Les deux ouvrages choisis ici peuvent se lire comme des
témoignages, des expériences de vie de leurs auteurs, et partant de leurs
semblables, de tous ceux et toutes celles qui ont connu, connaissent et
connaitront le partir/rester et demeurer. Ma méthode va être la suivante,
1-Présenter les expériences des auteurs
2-La convocation et la construction de l’Afrique comme
une arme de lutte : dès le départ l’Afro-migrant reste à définir,
connaissant les raisons pour lesquelles il ou elle quitte son pays, son
continent (conséquences de guerre, génocides, catastrophes naturels,
politiques, économiques…).
3- A l’exemple de développement, de sous-développement,
migration et/ou migrants est un des concepts que le Pr Jean Emmanuel Pondi,
politologue et de nationalité camerounaise pourrait qualifier de fumeux, créés
par les Occidentaux pour endormir les Africains.
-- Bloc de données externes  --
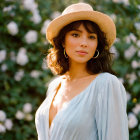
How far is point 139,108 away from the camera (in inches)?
140

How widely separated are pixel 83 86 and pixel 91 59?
0.26 metres

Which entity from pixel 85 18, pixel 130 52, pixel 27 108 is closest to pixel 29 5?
pixel 27 108

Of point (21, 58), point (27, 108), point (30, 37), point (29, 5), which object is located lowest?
point (27, 108)

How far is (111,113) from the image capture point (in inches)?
71.1

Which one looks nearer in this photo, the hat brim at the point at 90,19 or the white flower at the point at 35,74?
the hat brim at the point at 90,19

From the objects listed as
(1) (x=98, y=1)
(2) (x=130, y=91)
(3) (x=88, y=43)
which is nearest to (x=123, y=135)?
(3) (x=88, y=43)

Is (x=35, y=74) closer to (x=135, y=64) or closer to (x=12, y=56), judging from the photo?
(x=12, y=56)

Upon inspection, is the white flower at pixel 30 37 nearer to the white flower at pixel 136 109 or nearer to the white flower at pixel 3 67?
the white flower at pixel 3 67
Lorsque l’Occident est venu
sur les côtes africaines, l’on a parlé de découvertes et non de migration. Avec
Abraham, la bible parle d’exode.
4- Nous devons profiter de cette messe ici à Dakar pour
nous penser, ne pas attendre que l’autre me définisse, que l’Autre me nomme car
nommer c’est créer, et imaginer, c’est
naitre a dit Octavio Paz, poète mexicain.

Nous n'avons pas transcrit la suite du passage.